§ What is expected
Rewrite the items from the line with "Which one sits" through the end of the items, replacing "black sneaker" with "dark sneaker" and leaving everything else unchanged.
* Begin *
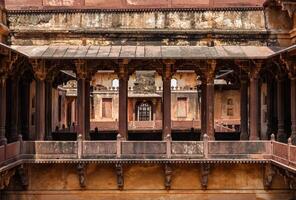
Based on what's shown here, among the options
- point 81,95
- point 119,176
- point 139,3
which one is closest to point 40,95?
point 81,95

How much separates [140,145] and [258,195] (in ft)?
15.3

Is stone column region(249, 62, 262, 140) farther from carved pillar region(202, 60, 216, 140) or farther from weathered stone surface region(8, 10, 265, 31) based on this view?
weathered stone surface region(8, 10, 265, 31)

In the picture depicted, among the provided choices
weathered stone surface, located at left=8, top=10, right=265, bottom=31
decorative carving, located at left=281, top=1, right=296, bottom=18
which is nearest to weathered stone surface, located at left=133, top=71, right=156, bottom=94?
weathered stone surface, located at left=8, top=10, right=265, bottom=31

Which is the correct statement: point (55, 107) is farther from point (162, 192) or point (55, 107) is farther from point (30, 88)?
point (162, 192)

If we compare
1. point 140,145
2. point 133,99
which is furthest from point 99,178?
point 133,99

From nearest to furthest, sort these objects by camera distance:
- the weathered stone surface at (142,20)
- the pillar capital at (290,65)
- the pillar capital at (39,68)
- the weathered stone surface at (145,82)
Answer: the pillar capital at (290,65)
the pillar capital at (39,68)
the weathered stone surface at (142,20)
the weathered stone surface at (145,82)

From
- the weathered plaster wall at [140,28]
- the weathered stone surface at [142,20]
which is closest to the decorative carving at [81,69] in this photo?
the weathered plaster wall at [140,28]

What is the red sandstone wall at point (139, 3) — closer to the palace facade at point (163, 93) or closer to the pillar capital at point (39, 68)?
the palace facade at point (163, 93)

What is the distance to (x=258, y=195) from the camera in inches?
730

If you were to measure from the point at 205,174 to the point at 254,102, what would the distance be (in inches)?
125

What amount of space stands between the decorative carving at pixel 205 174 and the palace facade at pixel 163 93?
1.4 inches

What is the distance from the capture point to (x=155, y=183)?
730 inches

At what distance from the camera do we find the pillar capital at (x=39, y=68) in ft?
61.3

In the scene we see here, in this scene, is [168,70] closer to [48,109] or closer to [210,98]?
[210,98]
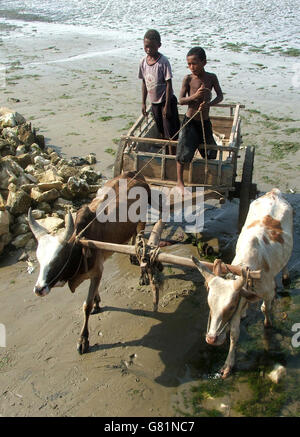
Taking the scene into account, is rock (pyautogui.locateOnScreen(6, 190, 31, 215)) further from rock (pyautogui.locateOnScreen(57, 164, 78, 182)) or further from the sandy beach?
rock (pyautogui.locateOnScreen(57, 164, 78, 182))

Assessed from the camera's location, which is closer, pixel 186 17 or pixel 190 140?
pixel 190 140

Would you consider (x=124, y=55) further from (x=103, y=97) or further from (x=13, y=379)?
(x=13, y=379)

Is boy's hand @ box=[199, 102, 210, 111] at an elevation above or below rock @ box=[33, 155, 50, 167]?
above

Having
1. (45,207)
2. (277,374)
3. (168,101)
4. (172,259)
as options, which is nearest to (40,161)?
(45,207)

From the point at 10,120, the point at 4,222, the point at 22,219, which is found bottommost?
the point at 22,219

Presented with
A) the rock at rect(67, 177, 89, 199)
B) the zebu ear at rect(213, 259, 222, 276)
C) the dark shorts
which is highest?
the dark shorts

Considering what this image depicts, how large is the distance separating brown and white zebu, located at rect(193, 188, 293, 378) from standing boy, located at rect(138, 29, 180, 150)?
1.93 meters

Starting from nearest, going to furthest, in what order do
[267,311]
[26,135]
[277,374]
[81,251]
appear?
[277,374] < [81,251] < [267,311] < [26,135]

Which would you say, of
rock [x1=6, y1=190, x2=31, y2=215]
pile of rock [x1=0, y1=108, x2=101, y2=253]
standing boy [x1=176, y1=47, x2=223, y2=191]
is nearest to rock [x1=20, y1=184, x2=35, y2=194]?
pile of rock [x1=0, y1=108, x2=101, y2=253]

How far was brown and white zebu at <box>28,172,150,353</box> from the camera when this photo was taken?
4176mm

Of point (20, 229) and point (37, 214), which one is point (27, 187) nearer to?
point (37, 214)

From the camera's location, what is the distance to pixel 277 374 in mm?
4395

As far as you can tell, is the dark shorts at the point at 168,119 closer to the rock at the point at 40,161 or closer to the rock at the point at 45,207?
the rock at the point at 45,207

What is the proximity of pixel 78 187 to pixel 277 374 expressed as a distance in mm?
4452
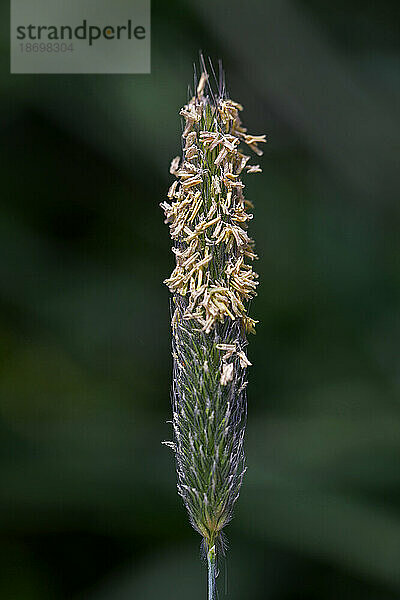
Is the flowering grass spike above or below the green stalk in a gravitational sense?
above

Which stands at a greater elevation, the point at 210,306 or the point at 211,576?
the point at 210,306

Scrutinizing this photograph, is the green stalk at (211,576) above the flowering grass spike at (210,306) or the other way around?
the other way around
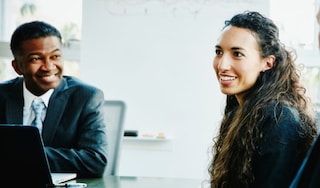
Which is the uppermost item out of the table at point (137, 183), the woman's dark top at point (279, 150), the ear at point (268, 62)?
the ear at point (268, 62)

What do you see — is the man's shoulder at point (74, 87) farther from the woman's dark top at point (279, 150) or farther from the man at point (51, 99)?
the woman's dark top at point (279, 150)

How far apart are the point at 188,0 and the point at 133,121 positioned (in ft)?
2.54

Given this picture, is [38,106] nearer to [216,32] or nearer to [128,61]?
[128,61]

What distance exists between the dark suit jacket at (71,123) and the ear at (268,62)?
821 millimetres

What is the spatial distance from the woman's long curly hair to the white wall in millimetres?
1380

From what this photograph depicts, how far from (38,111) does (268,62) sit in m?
1.14

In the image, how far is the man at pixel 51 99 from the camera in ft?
7.45

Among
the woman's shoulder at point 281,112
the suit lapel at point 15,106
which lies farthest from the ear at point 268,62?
the suit lapel at point 15,106

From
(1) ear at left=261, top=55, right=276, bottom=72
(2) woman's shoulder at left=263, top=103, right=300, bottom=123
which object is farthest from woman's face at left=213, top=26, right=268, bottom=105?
(2) woman's shoulder at left=263, top=103, right=300, bottom=123

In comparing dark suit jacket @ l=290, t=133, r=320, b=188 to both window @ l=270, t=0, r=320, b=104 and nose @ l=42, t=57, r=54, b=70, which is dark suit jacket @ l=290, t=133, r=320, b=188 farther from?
window @ l=270, t=0, r=320, b=104

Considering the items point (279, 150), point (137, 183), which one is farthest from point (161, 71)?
point (279, 150)

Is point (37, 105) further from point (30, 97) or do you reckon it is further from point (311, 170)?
point (311, 170)

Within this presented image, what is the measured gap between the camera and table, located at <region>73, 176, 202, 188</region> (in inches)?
72.0

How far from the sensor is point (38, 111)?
7.65ft
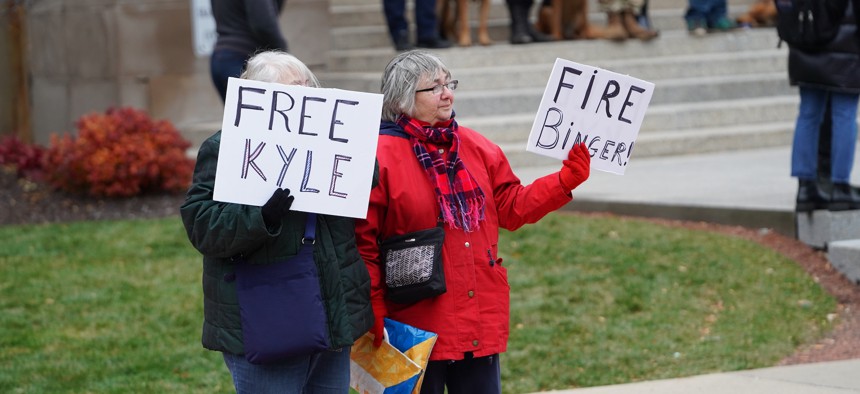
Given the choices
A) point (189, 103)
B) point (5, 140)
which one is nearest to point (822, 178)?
point (189, 103)

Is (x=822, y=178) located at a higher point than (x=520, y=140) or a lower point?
higher

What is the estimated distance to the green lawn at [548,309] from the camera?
641cm

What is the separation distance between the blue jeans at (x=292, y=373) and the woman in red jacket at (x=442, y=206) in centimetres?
22

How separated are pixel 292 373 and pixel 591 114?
1432 millimetres

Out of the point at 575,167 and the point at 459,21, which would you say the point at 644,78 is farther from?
the point at 575,167

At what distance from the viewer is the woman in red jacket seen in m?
4.29

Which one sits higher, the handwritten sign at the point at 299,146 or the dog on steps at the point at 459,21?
the handwritten sign at the point at 299,146

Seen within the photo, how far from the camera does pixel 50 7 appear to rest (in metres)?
13.8

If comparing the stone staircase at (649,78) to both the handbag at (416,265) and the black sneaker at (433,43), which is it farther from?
the handbag at (416,265)

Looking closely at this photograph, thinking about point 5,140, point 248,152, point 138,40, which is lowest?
point 5,140

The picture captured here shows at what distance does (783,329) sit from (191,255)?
160 inches

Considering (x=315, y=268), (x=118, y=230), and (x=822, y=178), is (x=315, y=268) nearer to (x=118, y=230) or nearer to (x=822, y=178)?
(x=822, y=178)

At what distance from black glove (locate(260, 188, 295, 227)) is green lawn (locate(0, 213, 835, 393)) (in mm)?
2568

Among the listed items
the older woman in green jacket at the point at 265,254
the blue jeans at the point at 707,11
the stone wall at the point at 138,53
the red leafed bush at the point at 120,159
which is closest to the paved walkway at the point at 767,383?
the older woman in green jacket at the point at 265,254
* End *
§ Task output
Which one sits higher, the handwritten sign at the point at 299,146 or the dog on steps at the point at 459,21?
the handwritten sign at the point at 299,146

Seen within the photo, how far from the camera does pixel 50 7 appear to rest (in metres)?
13.8

If comparing the stone staircase at (649,78) to both the handbag at (416,265) and the dark sneaker at (433,43), which is it farther from?
the handbag at (416,265)

Looking closely at this photograph, thinking about point 5,140, point 248,152, point 138,40, which is lowest?
point 5,140

The picture captured here shows at what distance does (783,329) sit from (191,255)?
160 inches

Considering (x=315, y=268), (x=118, y=230), and (x=822, y=178), is (x=315, y=268) nearer to (x=118, y=230) or nearer to (x=822, y=178)?
(x=822, y=178)

At what distance from black glove (locate(260, 188, 295, 227)) is green lawn (locate(0, 213, 835, 393)) (in mm)?
2568

Among the listed items
the older woman in green jacket at the point at 265,254
the blue jeans at the point at 707,11
the stone wall at the point at 138,53
the red leafed bush at the point at 120,159
which is closest to the paved walkway at the point at 767,383?
the older woman in green jacket at the point at 265,254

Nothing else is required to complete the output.